» **Extrait du texte**
En réponse à nos questions, le ministre des Affaires municipales et de l’Habitation du Québec (MAMH) a répondu que Transports Canada, dont c’est la compétence, « a sollicité la collaboration du MAMH afin d’explorer différentes solutions de rechange à des problématiques identifiées par le milieu municipal quant au régime fédéral d’encadrement de la navigation de plaisance en vigueur ».

Geneviève Drolet, relationniste de presse, ajoute qu’« aucune échéance n’a été établie par [Transports Canada] afin de mener à terme cette réflexion ».

Du côté de Transports Canada, on nous a écrit examiner présentement « les possibilités pour donner plus de contrôle aux administrations locales dans la gestion de leurs plans d’eau locaux ».

Cependant, poursuit Hicham Ayoun, conseiller principal en communications, le gouvernement du Canada entend « maintenir son autorité constitutionnelle en matière de navigation », tout en disant vouloir permettre « aux municipalités locales d’avoir un chemin plus direct entre l’identification d’un problème et la mise en place d’une restriction ».

De l’espoir

Jusqu’ici, néanmoins, l’Union des municipalités du Québec (UMQ) croit qu’il y a vraiment de l’espoir. « Ça sent bon », dit Joé Deslauriers, président du Caucus des municipalités locales (et rurales) de l’UMQ et maire de Saint-Donat.

De compétence fédérale, la navigation de plaisance est régie par la Loi sur la marine marchande du Canada, même quand il n’est question que de tout petits lacs ou de bateaux de plaisanciers.

C’est donc le ministre des Transports qu’il faut réussir à convaincre. Or, le remaniement de la semaine dernière a vu le ministre Omar Alghabra être remplacé par Pablo Rodriguez, qui était jusque-là ministre du Patrimoine.

« On espère qu’il ne faudra pas tout recommencer, dit M. Deslauriers. On veut faire partie de la solution et que la discussion se continue. » Il précise que les municipalités d’ici – tout comme celles du reste du Canada – n’ont pas dans leur ligne de mire le fleuve Saint-Laurent ou les Grands Lacs, pour lesquels la loi sur la marine marchande vieille de plus d’un siècle avait principalement été édictée.

Ce que les municipalités espèrent, c’est pouvoir émettre au besoin des règlements sur les lacs de leur territoire, estimant être les mieux placées pour le faire.

À l’heure actuelle, de rares groupes de citoyens ont obtenu que des lacs soient mieux protégés de la haute circulation de bateaux à moteur ou ont obtenu que des lacs, souvent en raison de leur très petite taille, soient considérés comme non navigables. Des amateurs de pêche sportive et des propriétaires de bateaux ou de motomarines s’en plaignent, disant que les lacs doivent rester publics (à plusieurs endroits, des tarifs de plusieurs centaines de dollars sont imposés pour la mise à l’eau).

» **Données fournies**
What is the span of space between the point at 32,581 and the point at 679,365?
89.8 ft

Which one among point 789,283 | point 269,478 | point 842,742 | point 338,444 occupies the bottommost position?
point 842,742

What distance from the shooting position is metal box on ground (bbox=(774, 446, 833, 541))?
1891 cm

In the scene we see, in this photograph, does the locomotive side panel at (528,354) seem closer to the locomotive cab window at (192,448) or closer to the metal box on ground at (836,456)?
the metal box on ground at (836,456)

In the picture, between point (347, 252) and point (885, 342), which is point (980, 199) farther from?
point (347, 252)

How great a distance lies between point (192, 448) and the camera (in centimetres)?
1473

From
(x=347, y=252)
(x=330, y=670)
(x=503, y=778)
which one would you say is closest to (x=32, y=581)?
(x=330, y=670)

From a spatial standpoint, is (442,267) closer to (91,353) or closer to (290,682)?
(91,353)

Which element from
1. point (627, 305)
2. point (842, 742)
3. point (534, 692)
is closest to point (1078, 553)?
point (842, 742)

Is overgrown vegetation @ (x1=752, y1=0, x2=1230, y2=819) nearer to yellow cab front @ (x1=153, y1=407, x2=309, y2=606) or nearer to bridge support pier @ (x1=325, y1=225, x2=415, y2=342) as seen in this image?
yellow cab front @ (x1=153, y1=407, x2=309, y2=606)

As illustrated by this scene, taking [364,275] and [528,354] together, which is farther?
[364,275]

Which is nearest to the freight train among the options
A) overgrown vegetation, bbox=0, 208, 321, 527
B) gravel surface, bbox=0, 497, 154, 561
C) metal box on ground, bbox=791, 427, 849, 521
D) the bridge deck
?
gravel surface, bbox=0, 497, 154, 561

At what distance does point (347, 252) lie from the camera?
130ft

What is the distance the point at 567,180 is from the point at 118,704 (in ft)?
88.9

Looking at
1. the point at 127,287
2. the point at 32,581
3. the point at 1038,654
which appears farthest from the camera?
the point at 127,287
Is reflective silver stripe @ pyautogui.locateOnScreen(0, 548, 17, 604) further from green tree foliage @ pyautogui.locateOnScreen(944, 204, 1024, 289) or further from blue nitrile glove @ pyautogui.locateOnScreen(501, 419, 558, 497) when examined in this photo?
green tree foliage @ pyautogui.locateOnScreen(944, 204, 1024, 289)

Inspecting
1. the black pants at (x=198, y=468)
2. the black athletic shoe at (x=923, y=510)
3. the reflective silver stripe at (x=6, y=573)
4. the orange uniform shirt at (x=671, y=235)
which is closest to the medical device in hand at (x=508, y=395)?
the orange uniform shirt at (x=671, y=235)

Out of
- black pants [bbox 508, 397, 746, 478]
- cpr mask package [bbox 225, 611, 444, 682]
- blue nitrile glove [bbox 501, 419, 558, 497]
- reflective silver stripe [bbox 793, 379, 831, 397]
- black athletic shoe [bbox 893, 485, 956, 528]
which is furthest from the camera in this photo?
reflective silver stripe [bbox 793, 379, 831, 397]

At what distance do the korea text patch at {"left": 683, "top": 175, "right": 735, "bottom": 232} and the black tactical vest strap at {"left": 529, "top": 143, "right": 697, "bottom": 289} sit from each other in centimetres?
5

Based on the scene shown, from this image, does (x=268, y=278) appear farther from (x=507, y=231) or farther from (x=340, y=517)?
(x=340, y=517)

» **Consigne**
Recopiez le passage de l'article sur la navigation de plaisance qui va de « À l’heure actuelle, de » jusqu'à « mise à l’eau). », en remplaçant « citoyens » par « riverains ».

» **Bonne réponse**
À l’heure actuelle, de rares groupes de riverains ont obtenu que des lacs soient mieux protégés de la haute circulation de bateaux à moteur ou ont obtenu que des lacs, souvent en raison de leur très petite taille, soient considérés comme non navigables. Des amateurs de pêche sportive et des propriétaires de bateaux ou de motomarines s’en plaignent, disant que les lacs doivent rester publics (à plusieurs endroits, des tarifs de plusieurs centaines de dollars sont imposés pour la mise à l’eau).